TEXT PASSAGE —
— begin —
F&P Healthcare shares surged 5.9 percent to $3.21, the highest since Feb. 1, 2011, when it touched $3.22. The stock has surged 23 percent so far this year.
Profit is likely to be $85 million to $90 million in the year ending March 13, 2014, managing director Michael Daniell said today. That's more than the $79 million-to-$83 million range expected in a survey of seven analysts by Merlin Consulting.
F&P Healthcare, which competes with Resmed and Respironics, is boosting profit margins on record sales, higher-margin new products and lower costs from its plant in Mexico.
"The share price rise reflects the guidance for 2014 being better than expectations," said Rickey Ward, who manages equities at Tyndall Investment Management. "Next year looks like it's better than forecast."
F&P Healthcare said 2013 profit rose 20 per cent to $77.1 million, ahead of its February guidance of about $75 million. The company boosted operating revenue to a record $556.3 million on strong demand for its respiratory systems and new masks to treat the condition obstructive sleep apnea.
"All of the new products we have invested in over the last 18 months do a better job and in return for that we are getting better margins," Daniell said on a conference call. "We are pretty positive about the coming year."
The company expects operating revenue to rise to between $610 million to $630 million in 2014, Daniell said. The 2014 forecasts are based on the New Zealand dollar trading between 80 US cents and 85 US cents for the remainder of the year as about half its operating revenue is derived in US dollars.
In constant currency terms, which the company uses to show its underlying performance excluding currency affects, operating revenue rose 11 percent. Sales of respiratory products rose 15 percent, while sales of devices to treat obstructive sleep apnea increased 6 per cent.
— end —
DATASET RECORDS —
— begin —
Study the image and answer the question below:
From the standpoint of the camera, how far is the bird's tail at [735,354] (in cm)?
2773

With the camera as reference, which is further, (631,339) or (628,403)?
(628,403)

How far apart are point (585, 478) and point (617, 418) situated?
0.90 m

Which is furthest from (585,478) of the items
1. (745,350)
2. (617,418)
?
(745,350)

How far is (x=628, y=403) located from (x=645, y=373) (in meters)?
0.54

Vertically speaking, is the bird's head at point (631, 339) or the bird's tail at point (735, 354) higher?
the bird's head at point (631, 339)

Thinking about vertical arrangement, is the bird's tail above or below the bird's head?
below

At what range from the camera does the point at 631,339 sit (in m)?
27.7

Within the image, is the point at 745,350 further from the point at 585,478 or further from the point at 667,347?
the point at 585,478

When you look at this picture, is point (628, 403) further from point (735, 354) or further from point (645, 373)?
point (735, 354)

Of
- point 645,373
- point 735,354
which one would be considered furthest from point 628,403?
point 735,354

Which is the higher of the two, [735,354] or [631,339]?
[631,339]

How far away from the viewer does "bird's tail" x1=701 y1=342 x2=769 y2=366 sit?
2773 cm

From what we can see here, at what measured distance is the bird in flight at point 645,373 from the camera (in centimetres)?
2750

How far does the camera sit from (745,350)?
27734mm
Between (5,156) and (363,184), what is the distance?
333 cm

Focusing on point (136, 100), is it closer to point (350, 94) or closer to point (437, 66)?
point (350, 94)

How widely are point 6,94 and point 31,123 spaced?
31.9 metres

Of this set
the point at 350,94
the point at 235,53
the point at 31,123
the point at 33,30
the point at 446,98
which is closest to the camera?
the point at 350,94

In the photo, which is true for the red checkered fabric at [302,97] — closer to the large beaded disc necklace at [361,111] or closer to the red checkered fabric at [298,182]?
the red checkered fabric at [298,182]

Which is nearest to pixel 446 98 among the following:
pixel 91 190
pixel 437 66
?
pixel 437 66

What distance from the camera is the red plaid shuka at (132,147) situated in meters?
— end —
WORK TO COMPLETE —
(A) Answer these questions from the F&P Healthcare article, one per line:
(i) What profit range did the seven analysts surveyed by Merlin Consulting expect?
(ii) Who manages equities at Tyndall Investment Management?
(iii) In constant currency terms, by what percentage did sales of respiratory products rise?
(B) For each statement, say yes or no depending on whether it agrees with the F&P Healthcare article, and quote the words that decide it:
(i) The company's 2013 operating revenue was a record.
(ii) About a quarter of the company's operating revenue is derived in US dollars.
(iii) The 2013 profit came in below the company's February guidance.
(C) Continue the F&P Healthcare article, starting after its final sentence.
The items were taken from a different source than the F&P Healthcare article.

EXERCISE ANSWERS —
(A)
(i) $79 million to $83 million
(ii) Rickey Ward
(iii) 15 percent

(B)
(i) Yes: "boosted operating revenue to a record $556.3 million"
(ii) No: "about half its operating revenue is derived in US dollars"
(iii) No: "ahead of its February guidance of about $75 million"

(C)
The annual revenue growth rate in constant currency terms should continue in the mid-teens, driven by new products and applications, Daniell said.
Making an increased quantity and range of products at its plant in Mexico contributed to an improvement in gross margin to 55.3 percent in 2013 from 53.2 percent the year earlier, Daniell said.
Removing the effects of currency volatility, gross margins are expected to expand 100 to 200 basis points a year as a result of new products, efficiencies and the Mexico plant, he said.
F&P Healthcare expects to outlay $40 million in capital expenditure in 2014. That's down from $62 million in 2013 when it spent on new equipment to increase manufacturing capacity, new product tooling, replacement equipment and $33.6 million to complete a third building on its Auckland site.
Research and development spending increased 9 percent in 2013 and current new projects include masks, flow generators, humidifier systems and respiratory and acute care consumables.
It spent 6 percent more on selling as it expanded in North America, Europe and the Asia Pacific regions.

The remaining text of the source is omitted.